A CLOSE ally of borough MP Andy Burnham has been sacked in Jeremy Corbyn’s so-called revenge reshuffle.
Michael Dugher, who led Mr Burnham’s leadership campaign, announced he had been “sacked” from the post of shadow culture secretary as part of the Labour leader’s shake-up of the shadow Cabinet.
Mr Burnham, who is the current shadow home secretary, was among the first to pay tribute to Mr Dugher.
He said: “We face a big challenge in winning back the trust of our traditional supporters in the North and the Midlands and Michael is one of the authentic voices who can do that. I thank him for all the support he has given me and wish him well.
“He has served Labour with distinction and can leave the front bench with his head held high.”
Mr Corbyn’s decision to kick out the Barnsley East MP saw many other MPs express their dismay at the move.
And the party said a planned meeting of the shadow cabinet which had been set for 12.45pm had been cancelled.
Labour deputy leader Tom Watson led the praise for the ousted frontbencher.
He said: “Michael Dugher is a rare politician - a talented working-class MP who hasn’t lost his strong Yorkshire roots.
“Politicians with his ability and commitment can make a difference in any role. Labour’s loss in the shadow cabinet will be compensated by Michael’s free thought on the backbenches.”
Gloria De Piero, shadow minister for young people, said: “In over 20 years of friendship with Michael I have witnessed his tireless commitment and determination to campaign for a Labour government and I know that will continue from the back benches. But it’s always sad to lose someone from an ordinary background from the shadow cabinet.”
Luciana Berger, shadow minister for mental health, said: “Sorry @MichaelDugher leaving the shadow cabinet. One of @UKLabour’s best campaigners who’s worked hard to widen access to the arts & sport.”

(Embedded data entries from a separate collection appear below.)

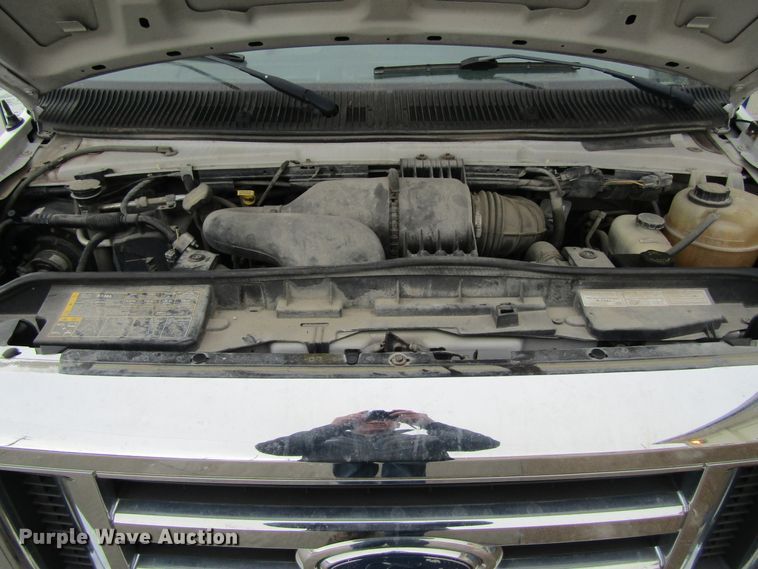 image for item GC9787 2009 Ford E450  shuttle bus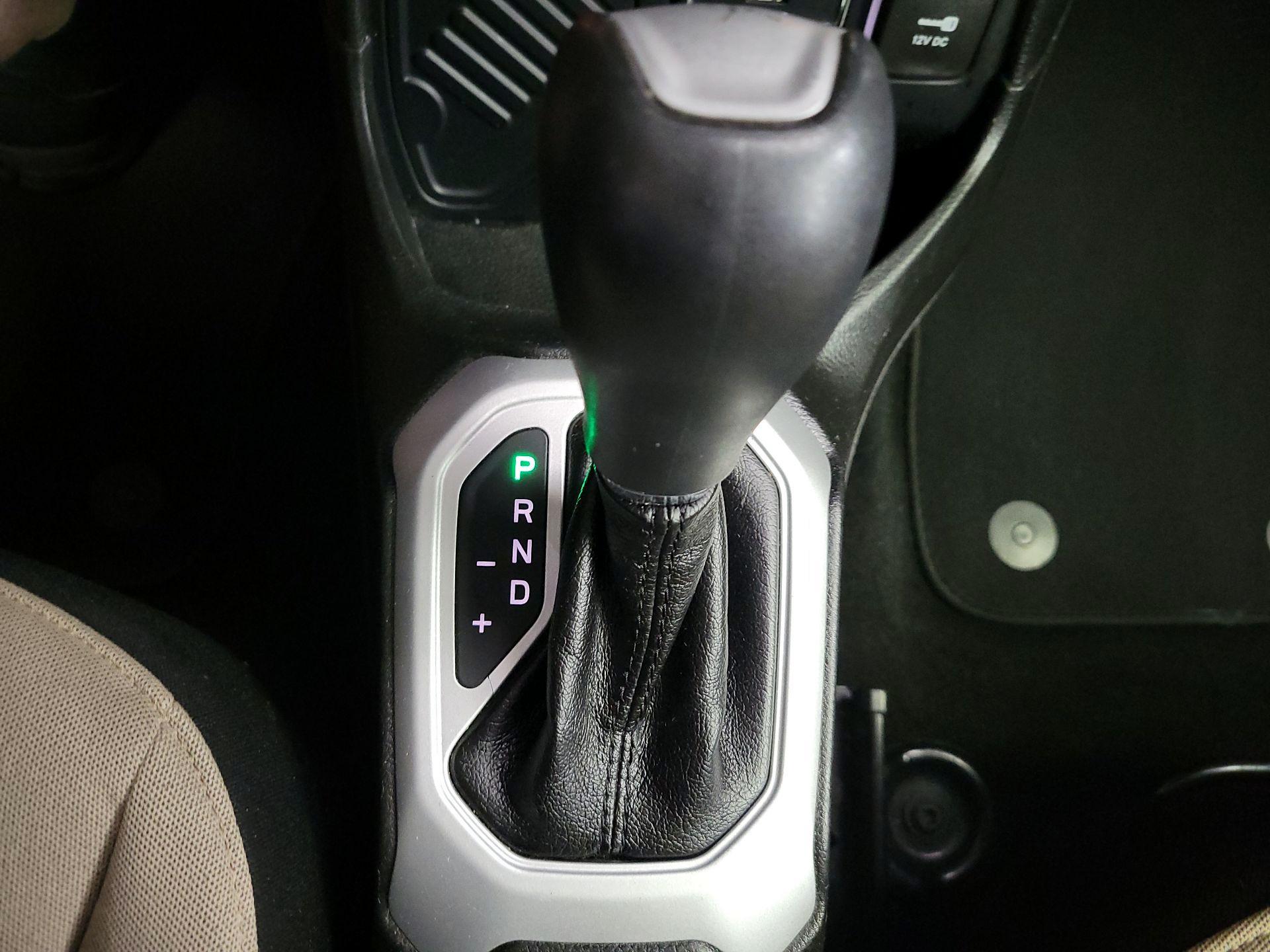 Thumbnail: 2015 Jeep Renegade - 17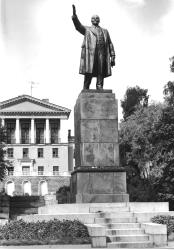 Памятник В.И. Ленину. 1969. Скульпторы В.Я. Боголюбов, В.И. Ингал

Shadow Northern Ireland secretary Vernon Coaker wrote: “Really sorry to see @MichaelDugher leave Shad Cab. He will be missed! He will be just as ferocious attacking the Tories from the b/benches.”
Fellow Barnsley MP Dan Jarvis, who is widely tipped as a future party leader, said: “Sad to see this. @MichaelDugher is a highly effective & authentic voice 4 working ppl & a great champion for #Labour.”
Shadow defence minister Toby Perkins said: “Sad to hear this, always effective at putting Tories on the back foot, something we need to do more of.”
Jon Ashworth, shadow minister without portfolio, said: “I’ve been mates with @MichaelDugher since I was 16. Sorry to hear this news. I know he will continue to campaign hard for the party he loves.”
Graham Jones, Labour MP for Haslingden and Hyndburn in Lancashire, tweeted: “With the sacking of Dugher, traditional working-class Labour is dying.”
But Bassetlaw MP John Mann tweeted: “All this guff about @MichaelDugher. He’s a mate of mine. But Corbyn won. It’s politics. Personally I wouldn’t have freed him up, but then..”
Mr Dugher voted in favour of UK military action in Syria in last month’s free vote in the House of Commons. He had warned Mr Corbyn he would end up with a “politburo of seven” at the top of the party if he attempted to use a reshuffle to surround himself with allies from the Labour left.
In a message on Twitter, Mr Dugher announced: “Just been sacked by Jeremy Corbyn. I wished him a happy new year.”
Mr Corbyn is expected to use the first day of the Commons’ return from Christmas recess to finalise the shake-up of his top team, after late-night talks with key members of the shadow cabinet ended without any announcement on Monday.
A spokesman for Mr Corbyn said the leader had “several discussions in relation to changes to the shadow cabinet” but would not give any details of who, if anyone, was being moved or sacked.
The talks followed speculation of a possible “purge” of those with views at odds with the leader, including shadow defence secretary Maria Eagle’s support for the renewal of the UK’s Trident nuclear deterrent.
Another nine shadow cabinet members voted for air strikes after Mr Corbyn was forced to allow a free vote - fuelling suggestions that he could replace them with left-wing supporters.
But the scope of the changes appeared increasingly likely to end up narrower than mooted, as the leadership sought to balance the desire for a coherent message on the front bench with the major backlash in the parliamentary party that would greet any move to freeze out moderates.